Teks yang Diberikan -

Bakarlah, Tambanglah, dan Bunuhlah
Suparto Wijoyo ; Dosen Hukum Lingkungan Universitas
Airlangga Surabaya
|
JAWA
POS, 02 Oktober 2015
PEMBUNUHAN Salim Kancil, 52, warga Dusun Krajan II, Desa
Selok Awar-Awar, Kecamatan Pasirian, Kabupaten Lumajang, Jawa Timur, Sabtu 26
September 2015, dan penyiksaan Tosan, 51, kawan seperjuangan Salim, sungguh
mengentak. Kejadian itu menyeruak melengkapi derita serta menyayat luka
komunitas bangsa.
Kematian Salim dan penderitaan Tosan adalah tamparan keras
kepada institusi negara secara fundamental yang menyembulkan tanya: di mana
arti sebuah negara, arti negara hukum (rechtsstaat)?
Mengapa negara sampai alpa dan memberikan ruang atas kenyataan seperti itu,
tanpa dapat dicegah? Di mana aparatur negara bertakhta dan bertitah untuk
mengamankan setiap jengkal tanah air kita?
Publik telah menyaksikan peristiwa demi peristiwa yang
memanggungkan lakon, negara ini bagaikan tanah tidak bertuan. Laksana arena
pertunjukan tanpa panitia. Rakyat seolah jalan liar tanpa markah dan rambu
penanda, tidak ada rule of the game.
Hukum dan perangkatnya dikesankan seperti aksesori yang
indah dipandang dan rapuh diraba. Asap pekat masih terhelat di belantara
Sumatera dan Kalimantan dengan akibat yang dirasakan Singapura serta
Malaysia.
Tindakan pembakaran itu sudah berlangsung sejak 1971,
bahkan menurut data Kepolisian Negara Republik Indonesia, sejak era 1960an.
Derita kabut asap tersebut mendera hampir 26 juta penduduk yang tersebar: 24
juta di Sumatera dan 4 juta jiwa di Kalimantan.
Berapa ongkos pengobatan dan biaya kesehatan yang
dibutuhkan untuk mengatasi hal itu? Peristiwa yang acap berulang selama empat
dasawarsa adalah tindakan berkelanjutan menistakan rakyat.
Apa pun yang telah dilakukan instansi yang berwenang
nyaris tidak berguna karena faktanya pembakaran terus berlangsung. Tragedi
berubah menjadi tradisi dan asap menjadi azab yang menyengsarakan jutaan
penduduk.
Korban pembakaran itu jelas a mass of peoples, dan
jangkauan wilayah yang luas, serta penggerogotan terencana objek-objek vital
negara. Kualifikasi kejahatan terorisme atas peristiwa itu sudah terpenuhi se
bagaimana dirumuskan UU Terorisme.
Kejahatan lingkungan dengan korban manusia, primata,
maupun pepohonan sejatinya sudah diatur dalam UU Lingkungan Hidup, UU
Kehutanan, UU Perkebunan, UU Konservasi Tanah, dan berbagai regulasi lain.
Namun, apa yang dapat dilakukan negara selain menindak setengah hati dan
membiarkan separonya lagi?

Bahan Tersedia -
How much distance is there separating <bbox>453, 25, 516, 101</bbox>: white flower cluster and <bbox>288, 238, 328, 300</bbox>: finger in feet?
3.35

Daftar Tugas -
1) Tulis ulang paragraf dalam teks yang diberikan yang diawali "Kejahatan lingkungan dengan korban manusia" menjadi dua kalimat yang lebih ringkas dengan tetap memuat fakta pokoknya.
2) Jawab pertanyaan berikut berdasarkan teks yang diberikan:
(a) Pada hari dan tanggal berapa Salim Kancil dibunuh?
(b) Menurut data Kepolisian Negara Republik Indonesia, sejak era kapan tindakan pembakaran berlangsung?
(c) Negara mana saja yang turut merasakan akibat asap pekat dari Sumatera dan Kalimantan?
Daftar di atas diambil dari sumber yang berbeda.

Jawaban Tiap Tugas -
1) Kejahatan lingkungan yang menelan korban manusia, primata, dan pepohonan sebenarnya sudah diatur dalam UU Lingkungan Hidup, UU Kehutanan, UU Perkebunan, UU Konservasi Tanah, serta berbagai regulasi lain. Meski begitu, negara hanya menindak setengah hati dan membiarkan separuh sisanya.

2)
(a) Sabtu, 26 September 2015.
(b) Sejak era 1960-an.
(c) Singapura dan Malaysia.